=== Begin Enclosure ===

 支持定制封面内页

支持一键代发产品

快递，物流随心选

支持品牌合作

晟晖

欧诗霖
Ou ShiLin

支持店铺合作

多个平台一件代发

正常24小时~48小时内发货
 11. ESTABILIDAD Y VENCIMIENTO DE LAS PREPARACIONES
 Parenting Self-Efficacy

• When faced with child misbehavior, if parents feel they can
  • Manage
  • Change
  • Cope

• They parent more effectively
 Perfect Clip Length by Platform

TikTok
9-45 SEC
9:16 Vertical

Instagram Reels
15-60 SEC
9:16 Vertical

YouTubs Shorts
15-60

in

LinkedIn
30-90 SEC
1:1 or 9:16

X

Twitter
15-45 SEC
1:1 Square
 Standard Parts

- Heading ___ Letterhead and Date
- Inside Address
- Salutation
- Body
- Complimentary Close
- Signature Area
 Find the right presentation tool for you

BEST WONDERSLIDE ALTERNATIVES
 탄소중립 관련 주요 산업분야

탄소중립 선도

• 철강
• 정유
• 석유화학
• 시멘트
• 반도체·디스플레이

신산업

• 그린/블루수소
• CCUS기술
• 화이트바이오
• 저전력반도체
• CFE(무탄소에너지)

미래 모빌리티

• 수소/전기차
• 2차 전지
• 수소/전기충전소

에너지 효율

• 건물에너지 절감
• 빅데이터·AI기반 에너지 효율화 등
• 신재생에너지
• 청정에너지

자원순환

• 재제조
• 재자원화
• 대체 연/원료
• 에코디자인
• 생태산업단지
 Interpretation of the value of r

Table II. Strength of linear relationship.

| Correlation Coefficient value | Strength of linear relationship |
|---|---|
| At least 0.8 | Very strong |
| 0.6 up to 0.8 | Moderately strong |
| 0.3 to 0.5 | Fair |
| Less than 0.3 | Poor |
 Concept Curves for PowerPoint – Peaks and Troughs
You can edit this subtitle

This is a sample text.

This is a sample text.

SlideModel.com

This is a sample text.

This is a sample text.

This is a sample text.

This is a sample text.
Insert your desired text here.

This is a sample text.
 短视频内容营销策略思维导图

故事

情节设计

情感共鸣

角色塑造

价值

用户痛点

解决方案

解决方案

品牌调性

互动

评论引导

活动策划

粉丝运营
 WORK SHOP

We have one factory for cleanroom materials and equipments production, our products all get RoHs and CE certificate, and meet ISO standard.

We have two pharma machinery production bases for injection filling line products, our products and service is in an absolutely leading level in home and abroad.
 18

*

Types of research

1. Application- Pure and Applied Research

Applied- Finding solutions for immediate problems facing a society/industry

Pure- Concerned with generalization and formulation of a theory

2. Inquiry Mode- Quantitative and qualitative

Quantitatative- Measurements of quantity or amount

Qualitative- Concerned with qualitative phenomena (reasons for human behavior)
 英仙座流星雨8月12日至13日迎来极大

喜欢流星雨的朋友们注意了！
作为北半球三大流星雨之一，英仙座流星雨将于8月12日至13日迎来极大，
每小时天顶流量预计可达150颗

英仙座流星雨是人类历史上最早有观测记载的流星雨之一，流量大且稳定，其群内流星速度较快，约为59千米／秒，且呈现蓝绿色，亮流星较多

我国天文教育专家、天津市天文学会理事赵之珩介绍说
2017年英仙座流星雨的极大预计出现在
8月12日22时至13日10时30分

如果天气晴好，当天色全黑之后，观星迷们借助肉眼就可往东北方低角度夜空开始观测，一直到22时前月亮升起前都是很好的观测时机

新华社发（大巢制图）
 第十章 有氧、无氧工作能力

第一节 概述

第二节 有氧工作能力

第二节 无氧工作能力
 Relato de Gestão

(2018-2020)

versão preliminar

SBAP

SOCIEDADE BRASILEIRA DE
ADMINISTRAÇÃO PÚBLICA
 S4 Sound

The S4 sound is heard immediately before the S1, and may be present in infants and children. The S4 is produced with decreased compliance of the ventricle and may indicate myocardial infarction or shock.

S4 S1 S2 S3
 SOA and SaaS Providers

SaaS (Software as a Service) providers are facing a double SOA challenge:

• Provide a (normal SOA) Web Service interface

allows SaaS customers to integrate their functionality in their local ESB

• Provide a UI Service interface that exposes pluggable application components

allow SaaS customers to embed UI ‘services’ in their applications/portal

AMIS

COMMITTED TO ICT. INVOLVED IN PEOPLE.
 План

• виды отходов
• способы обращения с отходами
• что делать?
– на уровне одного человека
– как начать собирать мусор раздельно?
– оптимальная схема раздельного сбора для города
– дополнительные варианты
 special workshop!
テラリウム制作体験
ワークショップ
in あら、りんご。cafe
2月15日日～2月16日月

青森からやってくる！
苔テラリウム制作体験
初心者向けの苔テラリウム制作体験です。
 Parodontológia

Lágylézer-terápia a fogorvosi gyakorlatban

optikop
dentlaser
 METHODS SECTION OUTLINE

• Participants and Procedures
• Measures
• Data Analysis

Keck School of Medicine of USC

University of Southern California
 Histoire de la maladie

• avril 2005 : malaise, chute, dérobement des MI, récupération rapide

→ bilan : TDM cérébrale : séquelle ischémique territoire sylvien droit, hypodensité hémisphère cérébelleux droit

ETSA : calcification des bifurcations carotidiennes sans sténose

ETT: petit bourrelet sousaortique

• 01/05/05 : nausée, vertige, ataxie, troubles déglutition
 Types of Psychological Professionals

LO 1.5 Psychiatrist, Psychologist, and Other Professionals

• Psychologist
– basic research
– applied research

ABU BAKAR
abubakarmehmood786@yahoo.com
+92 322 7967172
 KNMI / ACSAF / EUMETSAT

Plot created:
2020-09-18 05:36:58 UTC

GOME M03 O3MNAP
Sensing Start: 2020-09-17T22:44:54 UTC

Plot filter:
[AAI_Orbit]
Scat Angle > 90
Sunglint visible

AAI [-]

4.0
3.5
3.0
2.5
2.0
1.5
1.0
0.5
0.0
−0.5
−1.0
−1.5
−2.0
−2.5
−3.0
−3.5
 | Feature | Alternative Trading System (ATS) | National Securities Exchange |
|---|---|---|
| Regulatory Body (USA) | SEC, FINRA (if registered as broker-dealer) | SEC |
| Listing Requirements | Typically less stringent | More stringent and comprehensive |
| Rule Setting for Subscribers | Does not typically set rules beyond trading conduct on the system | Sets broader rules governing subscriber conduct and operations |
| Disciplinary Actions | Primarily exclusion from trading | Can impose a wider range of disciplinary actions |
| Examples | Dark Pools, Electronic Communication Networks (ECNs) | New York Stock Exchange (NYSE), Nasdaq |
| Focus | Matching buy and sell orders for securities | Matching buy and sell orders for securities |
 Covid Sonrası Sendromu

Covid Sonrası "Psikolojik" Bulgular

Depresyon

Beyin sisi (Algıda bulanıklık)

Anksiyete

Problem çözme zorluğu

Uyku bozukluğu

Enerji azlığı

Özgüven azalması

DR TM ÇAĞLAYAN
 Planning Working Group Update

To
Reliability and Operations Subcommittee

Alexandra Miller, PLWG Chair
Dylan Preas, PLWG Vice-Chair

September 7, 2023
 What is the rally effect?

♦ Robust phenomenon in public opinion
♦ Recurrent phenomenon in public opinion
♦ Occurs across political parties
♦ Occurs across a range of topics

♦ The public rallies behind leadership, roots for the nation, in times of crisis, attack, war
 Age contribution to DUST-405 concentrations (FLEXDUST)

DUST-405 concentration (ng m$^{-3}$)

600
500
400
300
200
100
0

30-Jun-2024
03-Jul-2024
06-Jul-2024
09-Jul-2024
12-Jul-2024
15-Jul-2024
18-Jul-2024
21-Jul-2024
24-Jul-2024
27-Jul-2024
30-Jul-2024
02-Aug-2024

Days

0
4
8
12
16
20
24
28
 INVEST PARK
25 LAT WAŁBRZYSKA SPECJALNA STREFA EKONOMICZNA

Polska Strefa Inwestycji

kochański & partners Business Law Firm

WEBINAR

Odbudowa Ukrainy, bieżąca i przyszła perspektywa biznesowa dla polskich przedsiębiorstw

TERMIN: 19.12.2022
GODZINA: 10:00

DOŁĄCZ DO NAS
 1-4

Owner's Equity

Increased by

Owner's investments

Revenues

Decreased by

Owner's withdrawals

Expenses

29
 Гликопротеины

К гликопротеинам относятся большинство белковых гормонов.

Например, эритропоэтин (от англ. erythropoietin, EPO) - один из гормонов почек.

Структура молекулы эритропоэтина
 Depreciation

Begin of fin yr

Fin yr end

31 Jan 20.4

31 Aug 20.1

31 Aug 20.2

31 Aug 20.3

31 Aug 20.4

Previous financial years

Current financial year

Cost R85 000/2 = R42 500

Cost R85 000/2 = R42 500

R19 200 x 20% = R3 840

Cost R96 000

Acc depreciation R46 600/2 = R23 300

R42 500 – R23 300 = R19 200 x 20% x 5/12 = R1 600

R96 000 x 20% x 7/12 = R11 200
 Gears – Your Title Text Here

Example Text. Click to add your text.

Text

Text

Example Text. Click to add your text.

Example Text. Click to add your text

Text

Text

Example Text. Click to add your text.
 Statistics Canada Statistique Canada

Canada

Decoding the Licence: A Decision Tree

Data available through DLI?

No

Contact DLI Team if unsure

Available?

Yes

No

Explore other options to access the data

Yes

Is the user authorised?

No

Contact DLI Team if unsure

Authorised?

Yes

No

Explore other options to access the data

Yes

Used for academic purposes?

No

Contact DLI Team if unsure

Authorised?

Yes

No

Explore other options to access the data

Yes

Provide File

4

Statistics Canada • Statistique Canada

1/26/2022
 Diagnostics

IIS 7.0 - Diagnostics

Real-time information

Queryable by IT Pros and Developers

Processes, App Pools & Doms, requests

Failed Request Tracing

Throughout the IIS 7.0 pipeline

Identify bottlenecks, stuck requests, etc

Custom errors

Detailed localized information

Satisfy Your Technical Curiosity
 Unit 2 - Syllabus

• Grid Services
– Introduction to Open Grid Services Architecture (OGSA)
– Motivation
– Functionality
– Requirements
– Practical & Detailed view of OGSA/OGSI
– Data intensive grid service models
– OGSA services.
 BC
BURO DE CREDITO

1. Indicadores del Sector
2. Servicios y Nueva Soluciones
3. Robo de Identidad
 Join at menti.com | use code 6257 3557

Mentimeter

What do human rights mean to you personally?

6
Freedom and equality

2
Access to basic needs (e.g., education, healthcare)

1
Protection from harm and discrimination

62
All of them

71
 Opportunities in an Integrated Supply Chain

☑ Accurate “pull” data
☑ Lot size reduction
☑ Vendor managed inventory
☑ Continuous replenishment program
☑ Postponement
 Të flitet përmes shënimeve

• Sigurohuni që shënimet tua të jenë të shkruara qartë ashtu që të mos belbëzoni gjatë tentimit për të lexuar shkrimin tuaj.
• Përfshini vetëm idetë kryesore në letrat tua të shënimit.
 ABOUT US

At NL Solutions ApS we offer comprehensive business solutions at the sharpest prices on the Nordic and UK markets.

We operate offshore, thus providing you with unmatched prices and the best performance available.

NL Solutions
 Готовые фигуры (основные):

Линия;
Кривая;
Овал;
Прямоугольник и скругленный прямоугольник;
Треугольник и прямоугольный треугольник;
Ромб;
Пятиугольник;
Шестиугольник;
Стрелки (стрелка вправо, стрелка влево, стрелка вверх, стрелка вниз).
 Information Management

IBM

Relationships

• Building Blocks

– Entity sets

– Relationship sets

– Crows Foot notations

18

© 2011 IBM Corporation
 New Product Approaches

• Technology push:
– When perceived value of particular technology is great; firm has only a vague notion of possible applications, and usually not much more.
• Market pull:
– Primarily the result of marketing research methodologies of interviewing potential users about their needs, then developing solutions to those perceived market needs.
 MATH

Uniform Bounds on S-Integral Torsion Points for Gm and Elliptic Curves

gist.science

=== End Enclosure ===

§ **PROBLEM REQUIREMENTS**:
Whenever a line in the records contains the word "basic", copy that line.

§ **RESPONSE FOR THIS EXERCISE**:
– basic research
Access to basic needs (e.g., education, healthcare)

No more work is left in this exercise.